### WHAT THE TASK ASKS
A verbatim copy of the data is wanted, minus any picture in it.

### THE DATA
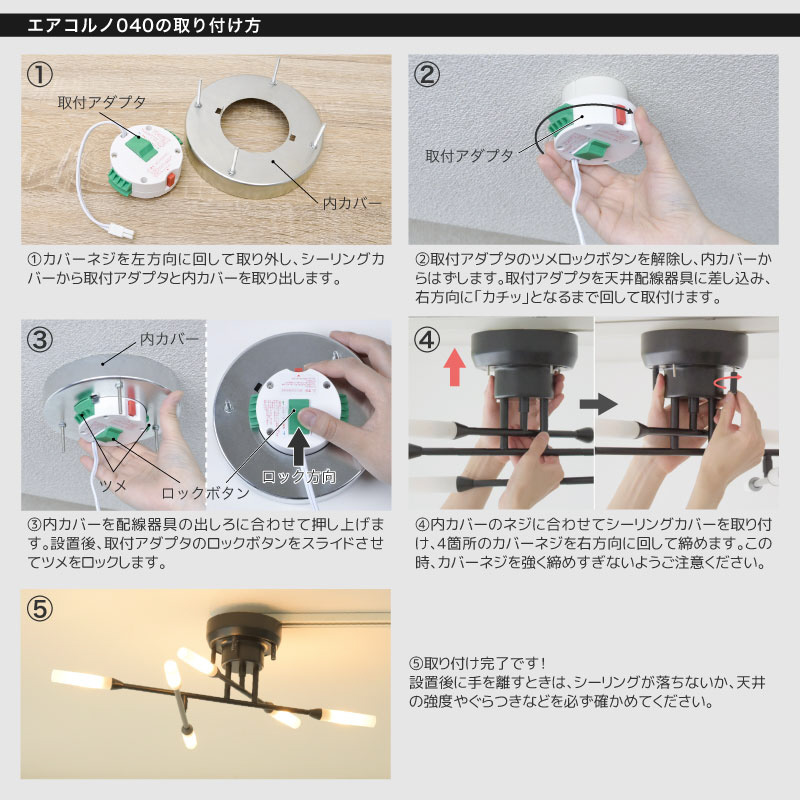 エアコルノ040の取り付け方

①

取付アダプタ

内カバー

①カバーネジを左方向に回して取り外し、シーリングカバーから取付アダプタと内カバーを取り出します。

②

取付アダプタ

②取付アダプタのツメロックボタンを解除し、内カバーからはずします。取付アダプタを天井配線器具に差し込み、右方向に「カチッ」となるまで回して取付けます。

③

内カバー

ツメ

ロックボタン

ロック方向

③内カバーを配線器具の出しろに合わせて押し上げます。設置後、取付アダプタのロックボタンをスライドさせてツメをロックします。

④

④内カバーのネジに合わせてシーリングカバーを取り付け、4箇所のカバーネジを右方向に回して締めます。この時、カバーネジを強く締めすぎないようご注意ください。

⑤

⑤取り付け完了です!
設置後に手を離すときは、シーリングが落ちないか、天井の強度やぐらつきなどを必ず確かめてください。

### ANSWER BELOW
 エアコルノ040の取り付け方

①

取付アダプタ

内カバー

①カバーネジを左方向に回して取り外し、シーリングカバーから取付アダプタと内カバーを取り出します。

②

取付アダプタ

②取付アダプタのツメロックボタンを解除し、内カバーからはずします。取付アダプタを天井配線器具に差し込み、右方向に「カチッ」となるまで回して取付けます。

③

内カバー

ツメ

ロックボタン

ロック方向

③内カバーを配線器具の出しろに合わせて押し上げます。設置後、取付アダプタのロックボタンをスライドさせてツメをロックします。

④

④内カバーのネジに合わせてシーリングカバーを取り付け、4箇所のカバーネジを右方向に回して締めます。この時、カバーネジを強く締めすぎないようご注意ください。

⑤

⑤取り付け完了です!
設置後に手を離すときは、シーリングが落ちないか、天井の強度やぐらつきなどを必ず確かめてください。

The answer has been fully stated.